Extrait →
__________________________________________________
Vu la procédure suivante :
Procédure contentieuse antérieure :
La chambre de commerce et d'industrie métropolitaine Bretagne Ouest a demandé au tribunal administratif de Rennes de condamner l'Etat à lui verser une somme de 10 675 066 euros, assortie des intérêts moratoires à compter du 22 janvier 2019, date de sa demande indemnitaire préalable, en réparation du préjudice subi du fait des manquements fautifs de l'Etat qui l'ont amenée à décaisser des sommes importantes sur ses fonds propres.
Par un jugement n° 1901558 du 18 novembre 2021, le tribunal administratif de Rennes a rejeté sa demande.
Procédure devant la cour :
Par une requête et un mémoire, enregistrés le 18 janvier 2022 et le 11 août 2022, la chambre de commerce et d'industrie métropolitaine Bretagne Ouest, représentée par Me Brenot et Me Billery, demande à la cour :
1°) d'annuler ce jugement du tribunal administratif de Rennes du 18 novembre 2021 ;
2°) de condamner l'Etat à lui verser une somme de 10 675 066 euros, assortie des intérêts et pénalités de retard éventuellement exigibles ainsi que des intérêts moratoires à compter du 22 janvier 2019, date de sa demande indemnitaire préalable.
3°) de mettre à la charge de l'Etat la somme de 10 000 euros au titre de l'article
L.761-1 du code de justice administrative.
Elle soutient que :
- la situation financière difficile qu'elle rencontre résulte de la carence fautive de l'Etat à respecter son engagement d'assistance à la chambre de commerce et d'industrie territoriale de Morlaix pour la mise en œuvre d'un fonds d'intervention d'urgence en faveur des entreprises de son territoire frappées par des restructurations économiques importantes en 2013 alors même qu'il lui a imposé par ailleurs de payer une contribution exceptionnelle ayant le même objet en application de la loi de finances pour 2015 ;
- la convention signée le 6 juillet 2015 entre l'Etat et la chambre de commerce et d'industrie territoriale de Morlaix reconnaît expressément que les engagements pris en octobre 2013 pour la mise en place d'un fonds d'intervention d'urgence s'inscrivent dans la demande faite par l'Etat, par anticipation du Pacte d'avenir pour la Bretagne signé en décembre 2013, d'apporter immédiatement des réponses aux situations d'urgence rencontrées par les personnes et les entreprises des bassins d'emploi frappés par des restructurations économiques importantes ;
- la chambre de commerce et d'industrie territoriale de Morlaix a poursuivi l'exécution d'une volonté de l'Etat de voir des acteurs publics et privés venir aider les territoires fragiles et l'Etat s'est engagé, le 6 juillet 2015, à la soutenir dans la mise en œuvre du fonds d'intervention d'urgence, ce qu'il n'a pas fait ; l'Etat ainsi commis une faute à l'origine de son préjudice ;
- son préjudice comprend la somme de 3 360 327 euros qu'elle a engagée initialement au titre du fond d'intervention d'urgence, une somme de 7 314 739 euros réclamée par l'Etat au titre de l'article 33 de la loi de finances pour 2015, et une somme correspondant aux éventuels intérêts et pénalités de retard dus à raison du paiement tardif du titre de perception d'un montant de 7 314 739 euros ; la situation de sa trésorerie est sans incidence sur le montant du préjudice réclamé ;
- le lien de causalité entre la faute de l'Etat et son préjudice est établi dès lors que ce dernier a contribué à la dégradation de sa situation financière en ne respectant pas son engagement de soutien et la sollicitant pour acquitter le montant de la contribution prévue par l'article 33 de la loi de finances pour 2015.
__________________________________________________
Données enregistrées →

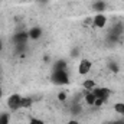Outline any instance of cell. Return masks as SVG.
<instances>
[{
    "mask_svg": "<svg viewBox=\"0 0 124 124\" xmlns=\"http://www.w3.org/2000/svg\"><path fill=\"white\" fill-rule=\"evenodd\" d=\"M3 97V90H1V87H0V98Z\"/></svg>",
    "mask_w": 124,
    "mask_h": 124,
    "instance_id": "obj_21",
    "label": "cell"
},
{
    "mask_svg": "<svg viewBox=\"0 0 124 124\" xmlns=\"http://www.w3.org/2000/svg\"><path fill=\"white\" fill-rule=\"evenodd\" d=\"M68 124H79V123H78L77 120H69V121H68Z\"/></svg>",
    "mask_w": 124,
    "mask_h": 124,
    "instance_id": "obj_20",
    "label": "cell"
},
{
    "mask_svg": "<svg viewBox=\"0 0 124 124\" xmlns=\"http://www.w3.org/2000/svg\"><path fill=\"white\" fill-rule=\"evenodd\" d=\"M93 94L95 95V98H100L102 101H108L110 95H111V91L105 87H95L93 90Z\"/></svg>",
    "mask_w": 124,
    "mask_h": 124,
    "instance_id": "obj_3",
    "label": "cell"
},
{
    "mask_svg": "<svg viewBox=\"0 0 124 124\" xmlns=\"http://www.w3.org/2000/svg\"><path fill=\"white\" fill-rule=\"evenodd\" d=\"M0 49H1V42H0Z\"/></svg>",
    "mask_w": 124,
    "mask_h": 124,
    "instance_id": "obj_23",
    "label": "cell"
},
{
    "mask_svg": "<svg viewBox=\"0 0 124 124\" xmlns=\"http://www.w3.org/2000/svg\"><path fill=\"white\" fill-rule=\"evenodd\" d=\"M84 100H85V102H87L88 105H94V102H95V95L93 94V91H85Z\"/></svg>",
    "mask_w": 124,
    "mask_h": 124,
    "instance_id": "obj_8",
    "label": "cell"
},
{
    "mask_svg": "<svg viewBox=\"0 0 124 124\" xmlns=\"http://www.w3.org/2000/svg\"><path fill=\"white\" fill-rule=\"evenodd\" d=\"M110 124H124V120H116V121H111Z\"/></svg>",
    "mask_w": 124,
    "mask_h": 124,
    "instance_id": "obj_19",
    "label": "cell"
},
{
    "mask_svg": "<svg viewBox=\"0 0 124 124\" xmlns=\"http://www.w3.org/2000/svg\"><path fill=\"white\" fill-rule=\"evenodd\" d=\"M20 102H22V95L19 94H12L9 98H7V107L12 110V111H16L20 108Z\"/></svg>",
    "mask_w": 124,
    "mask_h": 124,
    "instance_id": "obj_2",
    "label": "cell"
},
{
    "mask_svg": "<svg viewBox=\"0 0 124 124\" xmlns=\"http://www.w3.org/2000/svg\"><path fill=\"white\" fill-rule=\"evenodd\" d=\"M91 68H93V62L90 59H82L78 65V74L79 75H87V74H90Z\"/></svg>",
    "mask_w": 124,
    "mask_h": 124,
    "instance_id": "obj_4",
    "label": "cell"
},
{
    "mask_svg": "<svg viewBox=\"0 0 124 124\" xmlns=\"http://www.w3.org/2000/svg\"><path fill=\"white\" fill-rule=\"evenodd\" d=\"M108 69L113 72V74H117L120 71V66L117 65V62H108Z\"/></svg>",
    "mask_w": 124,
    "mask_h": 124,
    "instance_id": "obj_15",
    "label": "cell"
},
{
    "mask_svg": "<svg viewBox=\"0 0 124 124\" xmlns=\"http://www.w3.org/2000/svg\"><path fill=\"white\" fill-rule=\"evenodd\" d=\"M105 3L102 1V0H98V1H95L94 3V10H97L98 13H102V10H105Z\"/></svg>",
    "mask_w": 124,
    "mask_h": 124,
    "instance_id": "obj_11",
    "label": "cell"
},
{
    "mask_svg": "<svg viewBox=\"0 0 124 124\" xmlns=\"http://www.w3.org/2000/svg\"><path fill=\"white\" fill-rule=\"evenodd\" d=\"M10 123V114L9 113H0V124Z\"/></svg>",
    "mask_w": 124,
    "mask_h": 124,
    "instance_id": "obj_13",
    "label": "cell"
},
{
    "mask_svg": "<svg viewBox=\"0 0 124 124\" xmlns=\"http://www.w3.org/2000/svg\"><path fill=\"white\" fill-rule=\"evenodd\" d=\"M114 111L120 116H124V102H117L114 105Z\"/></svg>",
    "mask_w": 124,
    "mask_h": 124,
    "instance_id": "obj_14",
    "label": "cell"
},
{
    "mask_svg": "<svg viewBox=\"0 0 124 124\" xmlns=\"http://www.w3.org/2000/svg\"><path fill=\"white\" fill-rule=\"evenodd\" d=\"M58 98H59L61 101H65V100H66V94L65 93H59L58 94Z\"/></svg>",
    "mask_w": 124,
    "mask_h": 124,
    "instance_id": "obj_18",
    "label": "cell"
},
{
    "mask_svg": "<svg viewBox=\"0 0 124 124\" xmlns=\"http://www.w3.org/2000/svg\"><path fill=\"white\" fill-rule=\"evenodd\" d=\"M28 35H29V39H32V40H38V39L42 36V29H40L39 26H33V28L29 29Z\"/></svg>",
    "mask_w": 124,
    "mask_h": 124,
    "instance_id": "obj_7",
    "label": "cell"
},
{
    "mask_svg": "<svg viewBox=\"0 0 124 124\" xmlns=\"http://www.w3.org/2000/svg\"><path fill=\"white\" fill-rule=\"evenodd\" d=\"M28 39H29V35H28V32H25V31L17 32L15 35V43L16 45H26Z\"/></svg>",
    "mask_w": 124,
    "mask_h": 124,
    "instance_id": "obj_6",
    "label": "cell"
},
{
    "mask_svg": "<svg viewBox=\"0 0 124 124\" xmlns=\"http://www.w3.org/2000/svg\"><path fill=\"white\" fill-rule=\"evenodd\" d=\"M82 85H84V88H85L87 91H93L94 88L97 87V82H95L94 79H85V81L82 82Z\"/></svg>",
    "mask_w": 124,
    "mask_h": 124,
    "instance_id": "obj_9",
    "label": "cell"
},
{
    "mask_svg": "<svg viewBox=\"0 0 124 124\" xmlns=\"http://www.w3.org/2000/svg\"><path fill=\"white\" fill-rule=\"evenodd\" d=\"M104 102H105V101H102V100H100V98H95V102H94V105H95V107H101Z\"/></svg>",
    "mask_w": 124,
    "mask_h": 124,
    "instance_id": "obj_17",
    "label": "cell"
},
{
    "mask_svg": "<svg viewBox=\"0 0 124 124\" xmlns=\"http://www.w3.org/2000/svg\"><path fill=\"white\" fill-rule=\"evenodd\" d=\"M39 1H40V3H46L48 0H39Z\"/></svg>",
    "mask_w": 124,
    "mask_h": 124,
    "instance_id": "obj_22",
    "label": "cell"
},
{
    "mask_svg": "<svg viewBox=\"0 0 124 124\" xmlns=\"http://www.w3.org/2000/svg\"><path fill=\"white\" fill-rule=\"evenodd\" d=\"M32 97H22V102H20V108H31L32 107Z\"/></svg>",
    "mask_w": 124,
    "mask_h": 124,
    "instance_id": "obj_10",
    "label": "cell"
},
{
    "mask_svg": "<svg viewBox=\"0 0 124 124\" xmlns=\"http://www.w3.org/2000/svg\"><path fill=\"white\" fill-rule=\"evenodd\" d=\"M51 81L55 85H68L69 84V75L66 71H54L51 75Z\"/></svg>",
    "mask_w": 124,
    "mask_h": 124,
    "instance_id": "obj_1",
    "label": "cell"
},
{
    "mask_svg": "<svg viewBox=\"0 0 124 124\" xmlns=\"http://www.w3.org/2000/svg\"><path fill=\"white\" fill-rule=\"evenodd\" d=\"M54 71H66V62L65 61H56L54 63Z\"/></svg>",
    "mask_w": 124,
    "mask_h": 124,
    "instance_id": "obj_12",
    "label": "cell"
},
{
    "mask_svg": "<svg viewBox=\"0 0 124 124\" xmlns=\"http://www.w3.org/2000/svg\"><path fill=\"white\" fill-rule=\"evenodd\" d=\"M29 124H45V123H43V120H39V118H31Z\"/></svg>",
    "mask_w": 124,
    "mask_h": 124,
    "instance_id": "obj_16",
    "label": "cell"
},
{
    "mask_svg": "<svg viewBox=\"0 0 124 124\" xmlns=\"http://www.w3.org/2000/svg\"><path fill=\"white\" fill-rule=\"evenodd\" d=\"M107 25V16L104 13H97L93 19V28H104Z\"/></svg>",
    "mask_w": 124,
    "mask_h": 124,
    "instance_id": "obj_5",
    "label": "cell"
}]
</instances>
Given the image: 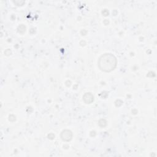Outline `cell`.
Here are the masks:
<instances>
[{
	"mask_svg": "<svg viewBox=\"0 0 157 157\" xmlns=\"http://www.w3.org/2000/svg\"><path fill=\"white\" fill-rule=\"evenodd\" d=\"M98 65L103 71L110 72L114 70L117 66L116 58L111 53H105L100 57Z\"/></svg>",
	"mask_w": 157,
	"mask_h": 157,
	"instance_id": "6da1fadb",
	"label": "cell"
},
{
	"mask_svg": "<svg viewBox=\"0 0 157 157\" xmlns=\"http://www.w3.org/2000/svg\"><path fill=\"white\" fill-rule=\"evenodd\" d=\"M61 138L63 141H69L72 138V133L69 130H64L61 134Z\"/></svg>",
	"mask_w": 157,
	"mask_h": 157,
	"instance_id": "7a4b0ae2",
	"label": "cell"
},
{
	"mask_svg": "<svg viewBox=\"0 0 157 157\" xmlns=\"http://www.w3.org/2000/svg\"><path fill=\"white\" fill-rule=\"evenodd\" d=\"M83 98L84 101H85L87 104H90L94 101V97L90 93H87L83 97Z\"/></svg>",
	"mask_w": 157,
	"mask_h": 157,
	"instance_id": "3957f363",
	"label": "cell"
}]
</instances>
__________________________________________________
Consigne A →
Recopiez le passage de l'extrait qui va de « Vu la procédure » à « ses fonds propres. », ces deux bouts inclus.
Consigne B →
Relevez toutes les sommes en euros mentionnées dans l'extrait, en ne donnant qu'une fois chaque montant.

Réponse complète A →
Vu la procédure suivante :
Procédure contentieuse antérieure :
La chambre de commerce et d'industrie métropolitaine Bretagne Ouest a demandé au tribunal administratif de Rennes de condamner l'Etat à lui verser une somme de 10 675 066 euros, assortie des intérêts moratoires à compter du 22 janvier 2019, date de sa demande indemnitaire préalable, en réparation du préjudice subi du fait des manquements fautifs de l'Etat qui l'ont amenée à décaisser des sommes importantes sur ses fonds propres.

Réponse complète B →
10 675 066 euros
10 000 euros
3 360 327 euros
7 314 739 euros